In the 1990 action thriller Total Recall, Arnold Schwarzenegger realizes that he is not an ordinary construction worker on Earth but part of an underground revolutionary movement on the planet Mars. The tensions between Earth and the Martian colonists revolve around the mining of the fictional element turbidium. On Mars, turbidium is used to extract oxygen sequestered under the Martian surface and make Mars habitable. On Earth, turbidium is being used by the military establishment to construct weapons and armor.
This fictional element first appears in the 1980 film Star Wars: the Empire Strikes Back. Carbonite is a cryonic (i.e. low temperature) material used in tibanna gas mining on Cloud City. Darth Vader and Boba Fett procure its use to freeze Captain Han Solo for his journey to Jabba the Hutt, and then later Vader attempts to use it on Luke Skywalker to bring him before the Emperor. The concept of freezing individuals for extended periods of time has been a common plot device in science fiction, mostly as a way to cover long space voyages. This was also depicted in the films Alien and 2001: A Space Odyssey. By the way, for $200,000, the Alcor Foundation of California will preserve a frozen human body, presumably until methods of “recovery” can be found by future technology.

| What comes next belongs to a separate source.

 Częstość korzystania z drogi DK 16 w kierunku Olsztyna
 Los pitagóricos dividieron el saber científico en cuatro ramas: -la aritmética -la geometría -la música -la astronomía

How could kryptonite not be No. 1? Kryptonite comes from the shattered radioactive remains of Superman’s home world, Krypton, and arrives on Earth as meteorites. OK, interstellar meteorites are a stretch, but did you know that very early 1930s comics assumed that Krypton was in our own solar system? In fact, interplanetary meteorites from Mars have been identified on Earth such as the famous Alan Hills 84001 meteorite. As a character, Superman has evolved over the years; in fact, the 1930s Superman didn’t even fly, but instead “leaped tall buildings in a single bound.” Kryptonite was added into the Superman mythos in the 1940s, and over the years, has branched out from the familiar green variety to red, blue, gold, and more, each with its own specific effect. The premise of the chemistry of kryptonite is a bit shaky; the real world gas of krypton is a noble element and therefore an “–ite” suffix (suggesting an oxidation state) would not be possible. That didn’t stop researchers in 2007 however, from jokingly referring to a form of sodium-lithium-boron-silicate-hydroxide (the stuff of Lex Luthor’s dreams in Superman Returns) as kryptonite.